Mark Wilson's Complete Course in Magic
- Cover of 1988 edition.
- Author: Mark Wilson
- Illustrator: Julia Laughlin; Manny Katz
- Cover artist: Weaver Lilly; Tony Schmidt
- Language: English
- Subject: Magic
- Genre: Non-fiction
- Publisher: Courage Books: Running Press Book Publishers
- Publication date: 1975
- Publication place: USA
- Pages: 472 pages
- ISBN: 0-89471-623-9
- OCLC: 17805952
- Dewey Decimal: 793.8 19
- LC Class: GV1547.W763 1988

= Mark Wilson's Complete Course In Magic =

1975 book by Mark Wilson

Mark Wilson's Complete Course in Magic is a book on magic written by magician Mark Wilson.
The book is a popular reference for magicians and has been in print since its first issue in 1975.

== Description of Mark Wilson's Complete Course in Magic ==
This description is based on the 1988 edition.

The book is organized into sections; each devoted to a particular topic, as follows:

=== Introductory sections ===
- Table of Contents
  - Listing of all sections and effects with page numbers.
  - This volume contains no index.
- Dedication
- Introductory Letter
  - Mark Wilson addresses his reader as "Dear Student," and expounds on his views of the basics of performance magic.
  - Throughout, Wilson refers to illusions as "tricks."

=== Biographies ===
- Mark Wilson
  - Nani Darnell Wilson (his wife and magician's assistant)
  - Greg Wilson (their son)
- Walter Gibson, co-author
- U.F. "Gen" Grant, co-author
- Larry Anderson, co-author
- Rakesh Menon, budding magician

=== Misdirection ===
Wilson's exposition on the basics of misdirection.

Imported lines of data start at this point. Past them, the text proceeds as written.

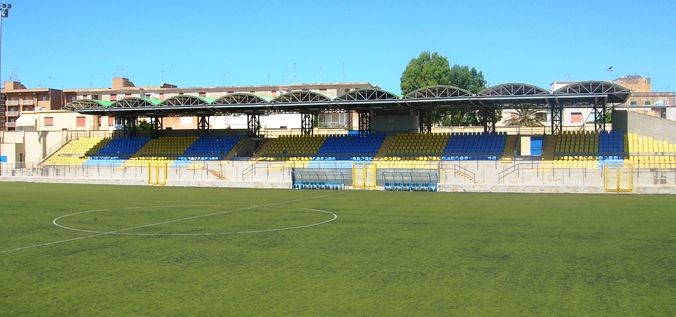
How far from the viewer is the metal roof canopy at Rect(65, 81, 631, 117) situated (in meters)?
45.5

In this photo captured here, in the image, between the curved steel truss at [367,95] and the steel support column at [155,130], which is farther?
the steel support column at [155,130]

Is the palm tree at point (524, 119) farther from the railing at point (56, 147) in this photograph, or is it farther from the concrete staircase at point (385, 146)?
the railing at point (56, 147)

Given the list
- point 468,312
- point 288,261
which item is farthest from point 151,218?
point 468,312

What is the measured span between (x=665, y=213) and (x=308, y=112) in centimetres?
3780

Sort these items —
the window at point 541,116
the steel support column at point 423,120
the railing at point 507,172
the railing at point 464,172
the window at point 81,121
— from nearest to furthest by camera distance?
the railing at point 507,172, the railing at point 464,172, the steel support column at point 423,120, the window at point 81,121, the window at point 541,116

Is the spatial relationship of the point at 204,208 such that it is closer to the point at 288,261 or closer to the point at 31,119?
the point at 288,261

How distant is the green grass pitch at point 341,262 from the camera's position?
32.9 feet

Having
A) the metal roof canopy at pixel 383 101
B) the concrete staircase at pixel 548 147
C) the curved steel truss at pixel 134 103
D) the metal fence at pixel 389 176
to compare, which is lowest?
the metal fence at pixel 389 176

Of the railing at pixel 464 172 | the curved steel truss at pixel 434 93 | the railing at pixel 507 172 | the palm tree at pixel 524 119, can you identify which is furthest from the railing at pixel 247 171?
the palm tree at pixel 524 119

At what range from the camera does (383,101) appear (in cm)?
4891

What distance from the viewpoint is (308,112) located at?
58.3m

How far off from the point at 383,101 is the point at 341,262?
35791 millimetres

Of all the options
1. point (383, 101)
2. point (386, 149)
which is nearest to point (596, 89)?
point (383, 101)

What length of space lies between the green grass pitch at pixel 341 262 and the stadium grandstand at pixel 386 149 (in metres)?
14.0
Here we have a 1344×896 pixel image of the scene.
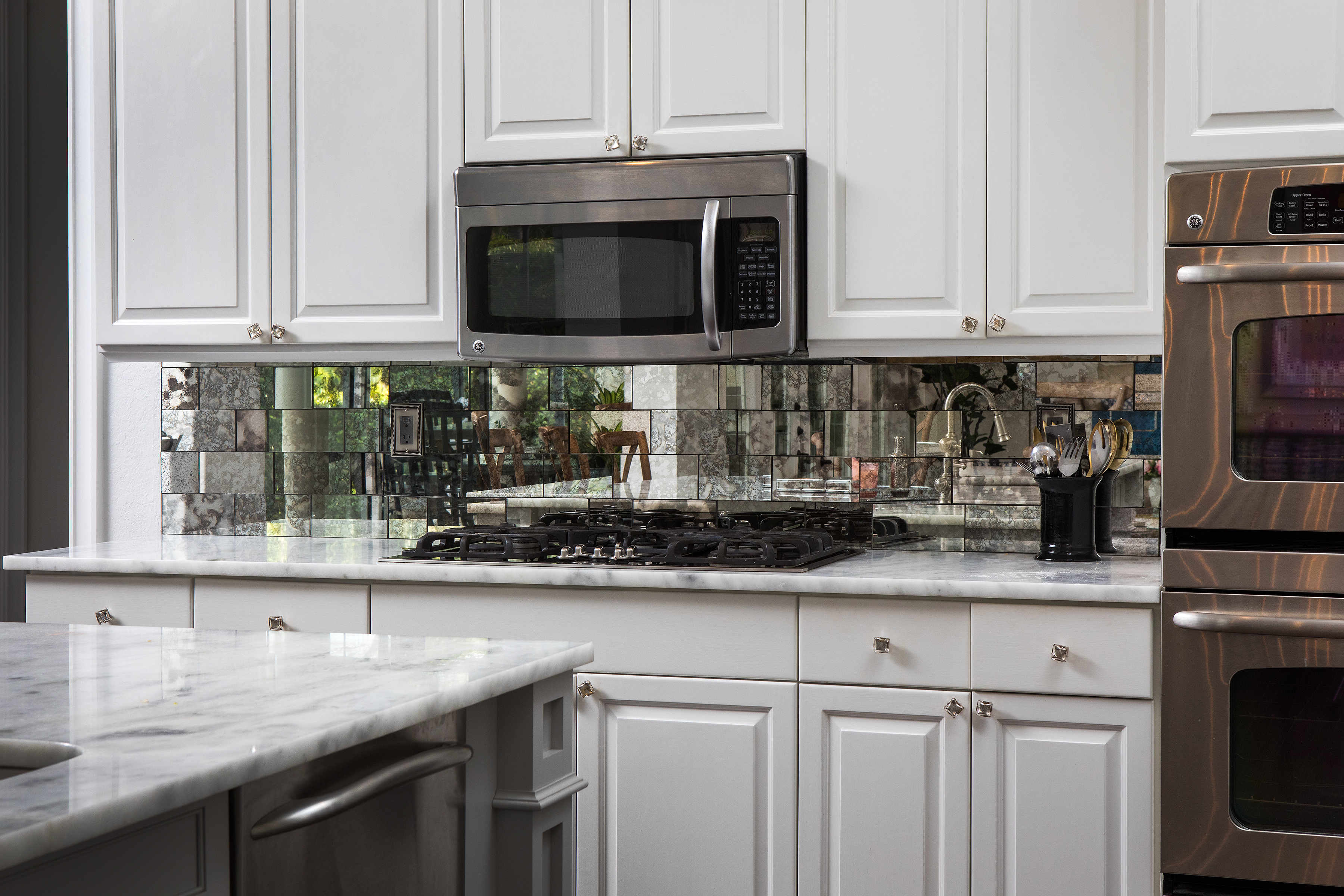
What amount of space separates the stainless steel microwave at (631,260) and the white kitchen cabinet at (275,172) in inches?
4.6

=== Acknowledgements and Credits ===
Course Coordinator: Larry Anderson

Assistant Course Coordinator: Don Wayne

=== Illusions (Tricks) ===
The main body of the book comprises tricks (Wilson's term) and prerequisite techniques and skills required to perform them. The key elements are illustrated with line drawings and explained in detail in the accompanying text.

Each trick is divided into logical sub-sections:
- Effect
  - What the audience is intended to see
- Secret and Preparation
  - Setting up the props, and how they work.
- Method
  - How the performer achieves the effect, step by step.
- Comments and Suggestions
  - Tips, pointers, and hard-won experience from the authors.

=== Card Magic ===
The section on card effects is divided into classes of tricks; each class contains multiple individual techniques and tricks, as follows:

- Card Magic
- Self-Working Card Tricks
- The Hindu Shuffle
- Overhand Shuffle
- Forcing A Card
- The Double Lift
- The Glide
- Double-Backed Card
- Double-Faced Card
- The Short Card
- Giant Cards
- Special Card Tricks
- Flourishes
- Genii Cards

=== Money Magic ===
As with Card Magic, the section on money effects is divided into classes of tricks; each class comprises multiple individual techniques and tricks, as follows:
- Money Magic
- Money Magic — Bills

=== Rope Magic ===
The section on rope effects is not divided, but comprises multiple individual techniques and tricks.

=== Silk & Handkerchief Magic ===
This section comprises multiple individual techniques and tricks.

=== Impromptu Magic ===
This section comprises multiple individual techniques and tricks, mainly with household objects readily at hand.

=== Mental Magic ===
This section comprises multiple individual techniques and tricks.

=== Betchas ===
This section comprises multiple individual techniques and tricks of the kind which the magician might bet he can do something the spectator cannot: "I'll bet you."

=== Make At Home Magic ===
This section comprises multiple individual techniques and tricks, requiring apparatus which can be constructed as build-it-yourself projects.

=== Sponge Ball Magic ===
This section comprises multiple individual techniques and tricks, requiring compressible balls as props.

=== Billiard Ball Magic ===
This section comprises multiple individual techniques and tricks with incompressible balls.

=== Cups & Balls ===
Perhaps the first illusions performed; definitely the first recorded in writing (in ancient Egypt). This section comprises multiple individual techniques and tricks.

=== Magical Illusions ===
"In magical terms an "Illusion" is any trick or effect involving a human being." (p. 435) This section comprises multiple individual illusions, according to the quoted definition.

=== Your Future In Magic ===
Wilson and co-authors' parting words of encouragement to their readers and students.